4-wheelers and go-karts can be terribly dangerous. I really didn’t want this to happen to my mom.

Disaster Strikes

 

On the appointed day, not only did I not win the go-kart, but a scruffy little kid right down the street did.

You need to understand, in the 1970s, there were essentially no rules as we might imagine them. The little menace tore up and down public roads in that thing at all hours, and nobody cared. He bounced across lawns and spun out in driveways. Folks back then just thought it was cute. As I sat in my room and stewed over this travesty, I had to listen to that neighbor kid screaming back and forth right outside my window in what should rightfully have been my Herbie go-kart. It was enough to make an 11-year-old question his religion.

Then, one day I heard a fearsome commotion outside. I tore out my front door to find a modest crowd gathered around the Herbie go-kart, now upended. The lucky kid’s mom had taken a spin in the thing and had inadvertently gotten her foot through the bottom of the frame. As this was the 70s, she was wearing neither shoes nor a helmet. Her bare toes caught on the asphalt with predictable results. It was literally months and a couple of nasty surgeries before she could walk again.

Ruminations

 

The whole sordid experience taught me a great deal about life. I love my mom … I mean, a lot.

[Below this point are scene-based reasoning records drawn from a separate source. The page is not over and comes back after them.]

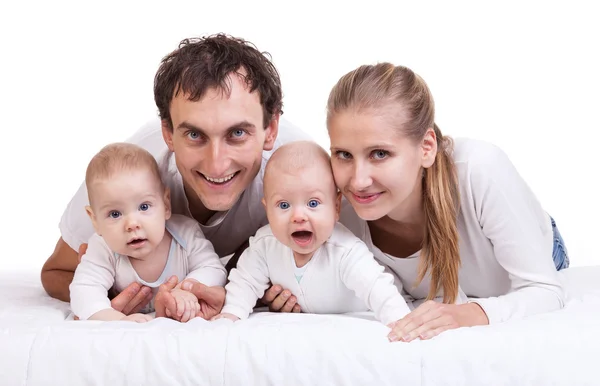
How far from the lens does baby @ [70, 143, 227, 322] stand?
2.88 meters

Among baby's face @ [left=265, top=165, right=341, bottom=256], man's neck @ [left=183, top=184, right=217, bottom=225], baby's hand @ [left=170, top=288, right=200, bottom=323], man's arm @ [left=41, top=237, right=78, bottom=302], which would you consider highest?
baby's face @ [left=265, top=165, right=341, bottom=256]

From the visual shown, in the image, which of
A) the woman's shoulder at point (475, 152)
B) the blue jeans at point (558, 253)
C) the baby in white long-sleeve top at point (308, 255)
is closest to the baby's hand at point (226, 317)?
the baby in white long-sleeve top at point (308, 255)

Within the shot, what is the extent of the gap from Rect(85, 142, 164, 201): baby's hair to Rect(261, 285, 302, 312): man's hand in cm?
54

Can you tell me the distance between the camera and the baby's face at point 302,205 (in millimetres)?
2736

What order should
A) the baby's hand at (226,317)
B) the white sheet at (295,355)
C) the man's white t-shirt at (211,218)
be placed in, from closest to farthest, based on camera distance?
the white sheet at (295,355), the baby's hand at (226,317), the man's white t-shirt at (211,218)

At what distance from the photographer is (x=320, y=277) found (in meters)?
2.87

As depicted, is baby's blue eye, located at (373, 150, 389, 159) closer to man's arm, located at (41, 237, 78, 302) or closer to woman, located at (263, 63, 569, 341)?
woman, located at (263, 63, 569, 341)

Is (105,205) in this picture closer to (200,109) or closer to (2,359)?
(200,109)

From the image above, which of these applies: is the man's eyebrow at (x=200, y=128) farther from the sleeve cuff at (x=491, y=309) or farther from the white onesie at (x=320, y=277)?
the sleeve cuff at (x=491, y=309)

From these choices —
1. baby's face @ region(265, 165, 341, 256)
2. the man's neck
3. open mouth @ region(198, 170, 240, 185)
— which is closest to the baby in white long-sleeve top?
baby's face @ region(265, 165, 341, 256)

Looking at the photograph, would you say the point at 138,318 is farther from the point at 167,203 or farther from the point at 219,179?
the point at 219,179

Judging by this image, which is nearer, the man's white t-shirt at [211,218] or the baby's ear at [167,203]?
the baby's ear at [167,203]

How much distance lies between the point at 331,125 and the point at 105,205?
819 millimetres

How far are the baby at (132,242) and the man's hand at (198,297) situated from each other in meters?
0.04
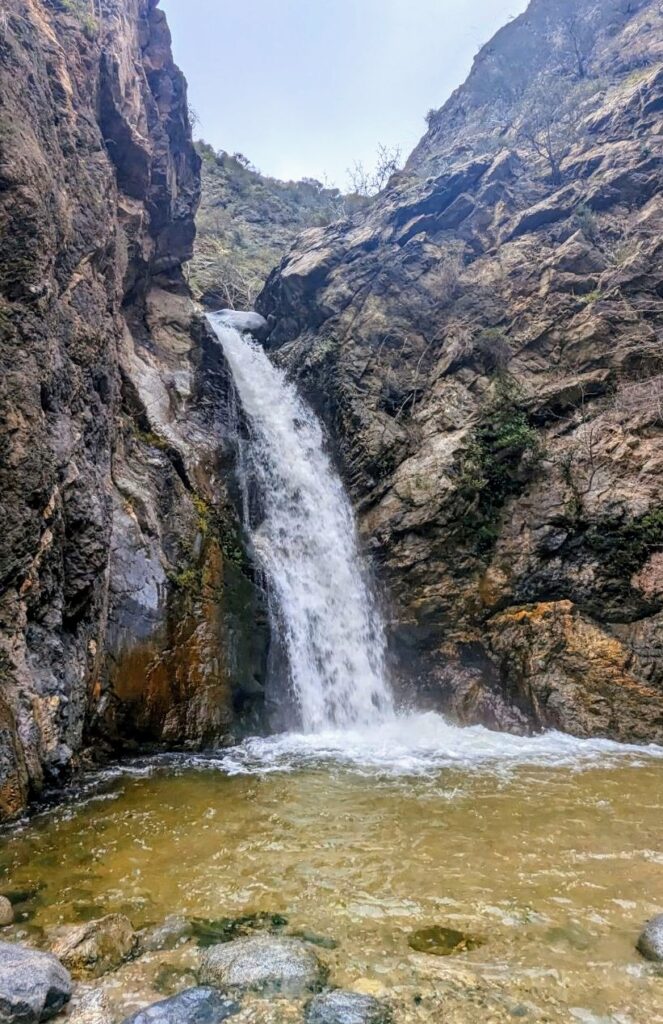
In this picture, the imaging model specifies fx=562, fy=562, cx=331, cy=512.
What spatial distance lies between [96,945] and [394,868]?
2603 mm

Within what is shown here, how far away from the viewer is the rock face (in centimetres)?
1135

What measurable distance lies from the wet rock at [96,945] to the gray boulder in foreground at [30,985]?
19cm

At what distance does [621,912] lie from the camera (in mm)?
4289

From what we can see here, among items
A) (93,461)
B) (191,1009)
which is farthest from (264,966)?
Answer: (93,461)

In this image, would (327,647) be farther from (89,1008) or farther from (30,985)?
(30,985)

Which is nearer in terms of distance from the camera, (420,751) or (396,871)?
(396,871)

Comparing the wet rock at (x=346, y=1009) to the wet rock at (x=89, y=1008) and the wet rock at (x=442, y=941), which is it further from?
the wet rock at (x=89, y=1008)

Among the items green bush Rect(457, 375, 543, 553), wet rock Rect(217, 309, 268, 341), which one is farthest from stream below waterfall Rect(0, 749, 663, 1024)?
wet rock Rect(217, 309, 268, 341)

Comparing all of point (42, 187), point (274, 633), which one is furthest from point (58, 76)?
point (274, 633)

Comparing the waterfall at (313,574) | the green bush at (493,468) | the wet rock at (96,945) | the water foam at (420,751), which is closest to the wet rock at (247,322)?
the waterfall at (313,574)

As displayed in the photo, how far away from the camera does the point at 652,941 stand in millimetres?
3746

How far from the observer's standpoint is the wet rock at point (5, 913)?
4125 millimetres

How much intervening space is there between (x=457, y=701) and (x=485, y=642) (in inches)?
55.3

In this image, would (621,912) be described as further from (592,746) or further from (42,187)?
(42,187)
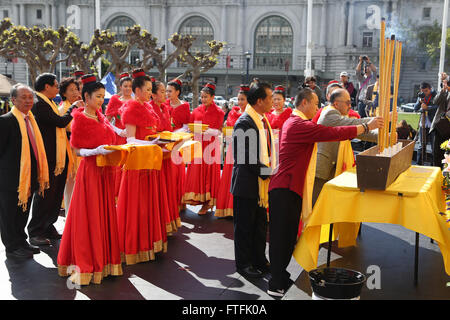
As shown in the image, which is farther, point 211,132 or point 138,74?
point 211,132

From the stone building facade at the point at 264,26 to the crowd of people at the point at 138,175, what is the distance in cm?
4966

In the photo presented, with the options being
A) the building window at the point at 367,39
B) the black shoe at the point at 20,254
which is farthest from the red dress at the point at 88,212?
the building window at the point at 367,39

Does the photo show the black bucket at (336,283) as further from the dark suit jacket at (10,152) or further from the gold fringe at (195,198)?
the gold fringe at (195,198)

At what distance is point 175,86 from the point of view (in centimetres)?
677

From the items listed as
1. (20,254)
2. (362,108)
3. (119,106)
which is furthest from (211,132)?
(362,108)

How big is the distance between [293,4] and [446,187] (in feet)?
190

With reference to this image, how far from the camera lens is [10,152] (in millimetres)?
5102

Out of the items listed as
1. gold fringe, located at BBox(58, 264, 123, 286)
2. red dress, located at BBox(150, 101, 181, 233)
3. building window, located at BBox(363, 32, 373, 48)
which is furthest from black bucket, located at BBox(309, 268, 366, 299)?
building window, located at BBox(363, 32, 373, 48)

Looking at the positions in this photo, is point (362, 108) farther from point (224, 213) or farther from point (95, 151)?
point (95, 151)

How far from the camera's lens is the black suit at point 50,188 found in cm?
552

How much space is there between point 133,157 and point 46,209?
1715 millimetres

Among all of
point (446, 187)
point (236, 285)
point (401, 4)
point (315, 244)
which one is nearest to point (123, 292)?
point (236, 285)

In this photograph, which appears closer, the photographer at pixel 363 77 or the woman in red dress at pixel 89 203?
the woman in red dress at pixel 89 203

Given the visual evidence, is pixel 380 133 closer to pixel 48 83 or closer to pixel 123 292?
pixel 123 292
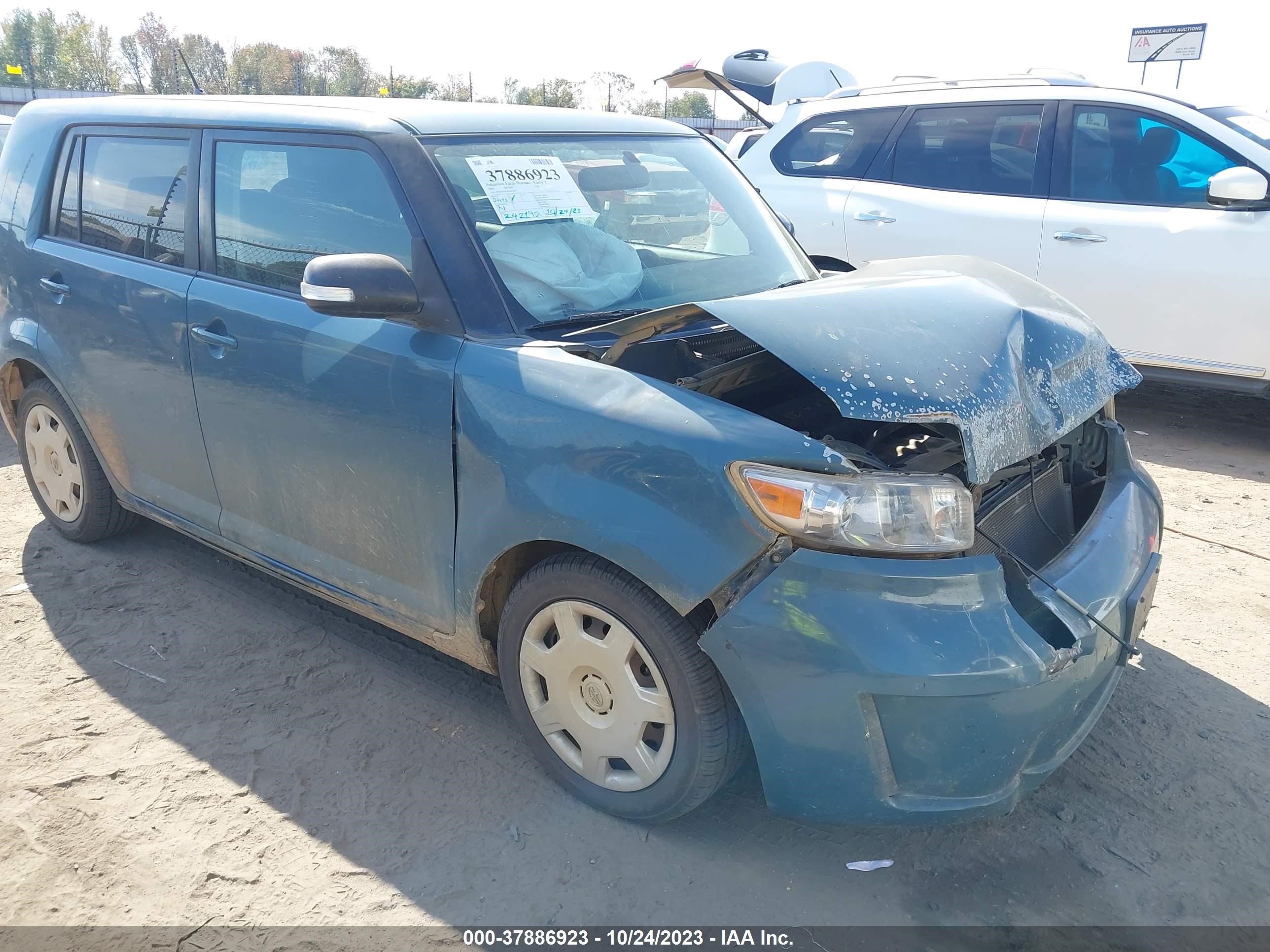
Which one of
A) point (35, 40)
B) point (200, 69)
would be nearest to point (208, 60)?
point (200, 69)

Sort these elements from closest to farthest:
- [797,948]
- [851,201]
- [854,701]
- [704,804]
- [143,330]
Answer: [854,701] → [797,948] → [704,804] → [143,330] → [851,201]

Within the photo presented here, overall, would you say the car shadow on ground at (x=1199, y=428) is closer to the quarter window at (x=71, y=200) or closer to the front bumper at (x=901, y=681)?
the front bumper at (x=901, y=681)

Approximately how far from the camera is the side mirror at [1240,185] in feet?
17.1

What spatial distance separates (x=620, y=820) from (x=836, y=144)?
5398mm

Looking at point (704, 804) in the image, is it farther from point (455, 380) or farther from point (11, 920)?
point (11, 920)

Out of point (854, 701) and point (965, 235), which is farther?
point (965, 235)

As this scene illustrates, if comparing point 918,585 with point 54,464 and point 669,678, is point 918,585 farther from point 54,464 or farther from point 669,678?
point 54,464

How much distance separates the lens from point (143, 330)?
11.3 feet

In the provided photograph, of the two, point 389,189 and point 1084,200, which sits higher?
point 389,189

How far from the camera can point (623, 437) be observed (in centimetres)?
229

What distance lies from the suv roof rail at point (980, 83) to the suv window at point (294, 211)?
15.6 feet

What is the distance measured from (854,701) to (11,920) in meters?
2.04

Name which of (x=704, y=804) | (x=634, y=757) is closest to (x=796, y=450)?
(x=634, y=757)

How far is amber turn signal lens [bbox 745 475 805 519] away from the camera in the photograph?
2.12 metres
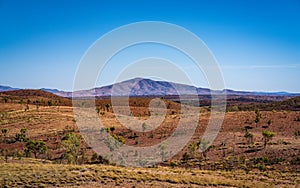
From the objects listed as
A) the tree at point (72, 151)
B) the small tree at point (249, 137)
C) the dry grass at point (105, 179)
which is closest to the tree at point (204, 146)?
the small tree at point (249, 137)

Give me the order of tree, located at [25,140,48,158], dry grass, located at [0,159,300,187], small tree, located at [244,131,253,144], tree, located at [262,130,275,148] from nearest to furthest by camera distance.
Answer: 1. dry grass, located at [0,159,300,187]
2. tree, located at [25,140,48,158]
3. tree, located at [262,130,275,148]
4. small tree, located at [244,131,253,144]

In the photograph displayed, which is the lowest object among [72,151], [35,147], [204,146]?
[204,146]

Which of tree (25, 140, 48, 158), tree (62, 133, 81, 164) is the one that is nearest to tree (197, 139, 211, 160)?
tree (62, 133, 81, 164)

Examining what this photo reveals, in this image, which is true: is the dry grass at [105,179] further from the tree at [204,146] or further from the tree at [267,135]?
the tree at [267,135]

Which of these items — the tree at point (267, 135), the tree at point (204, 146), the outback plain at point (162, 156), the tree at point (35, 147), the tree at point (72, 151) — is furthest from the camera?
the tree at point (267, 135)

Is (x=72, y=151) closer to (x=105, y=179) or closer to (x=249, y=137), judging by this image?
(x=105, y=179)

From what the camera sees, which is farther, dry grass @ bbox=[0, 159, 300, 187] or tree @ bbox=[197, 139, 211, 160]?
tree @ bbox=[197, 139, 211, 160]

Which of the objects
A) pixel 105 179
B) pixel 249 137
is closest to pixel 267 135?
pixel 249 137

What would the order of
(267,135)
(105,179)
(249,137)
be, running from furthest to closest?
(249,137) → (267,135) → (105,179)

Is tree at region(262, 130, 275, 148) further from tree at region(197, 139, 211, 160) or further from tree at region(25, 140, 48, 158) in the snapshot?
tree at region(25, 140, 48, 158)

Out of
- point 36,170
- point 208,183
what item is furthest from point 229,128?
point 36,170

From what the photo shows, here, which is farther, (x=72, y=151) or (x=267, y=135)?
(x=267, y=135)

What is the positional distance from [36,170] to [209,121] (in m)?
44.1

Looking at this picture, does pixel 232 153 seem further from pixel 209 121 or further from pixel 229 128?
pixel 209 121
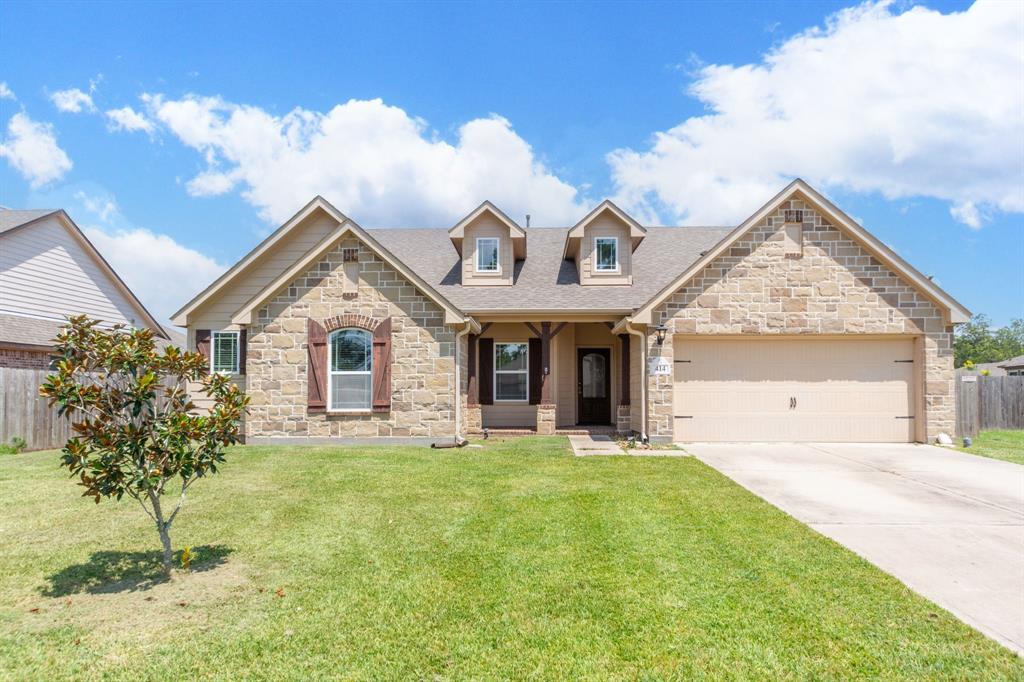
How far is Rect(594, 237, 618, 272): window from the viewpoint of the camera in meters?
15.9

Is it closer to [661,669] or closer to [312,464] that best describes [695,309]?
[312,464]

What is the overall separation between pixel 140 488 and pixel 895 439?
1456cm

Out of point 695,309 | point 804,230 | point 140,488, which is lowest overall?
point 140,488

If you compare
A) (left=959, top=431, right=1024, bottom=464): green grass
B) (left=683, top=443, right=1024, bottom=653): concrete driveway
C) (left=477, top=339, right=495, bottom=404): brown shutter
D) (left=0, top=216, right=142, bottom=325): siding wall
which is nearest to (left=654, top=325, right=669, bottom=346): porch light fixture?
(left=683, top=443, right=1024, bottom=653): concrete driveway

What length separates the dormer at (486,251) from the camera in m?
15.8

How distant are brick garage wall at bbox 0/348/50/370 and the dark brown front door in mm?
14606

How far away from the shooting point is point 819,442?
12914mm

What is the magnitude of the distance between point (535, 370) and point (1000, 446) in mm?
11067

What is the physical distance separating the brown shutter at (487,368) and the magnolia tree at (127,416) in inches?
430

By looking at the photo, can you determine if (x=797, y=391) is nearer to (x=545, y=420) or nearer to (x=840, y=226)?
(x=840, y=226)

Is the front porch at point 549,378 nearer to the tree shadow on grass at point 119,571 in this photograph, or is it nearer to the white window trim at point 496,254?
the white window trim at point 496,254

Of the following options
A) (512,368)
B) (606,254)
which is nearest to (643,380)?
(512,368)

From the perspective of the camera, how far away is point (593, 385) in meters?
16.8

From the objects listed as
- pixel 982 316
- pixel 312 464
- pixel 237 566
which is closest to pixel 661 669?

I really wouldn’t want to see her foot all but torn off in a horrible go-kart accident.

Perhaps with the benefit of hindsight, God knew more about what was best for me than I did. That simple yet timeless truth has since carried me through several careers, and a life aggressively lived. And that’s also how close I came to a career not as a physician, engineer, pilot, and writer, but as a Baptist minister.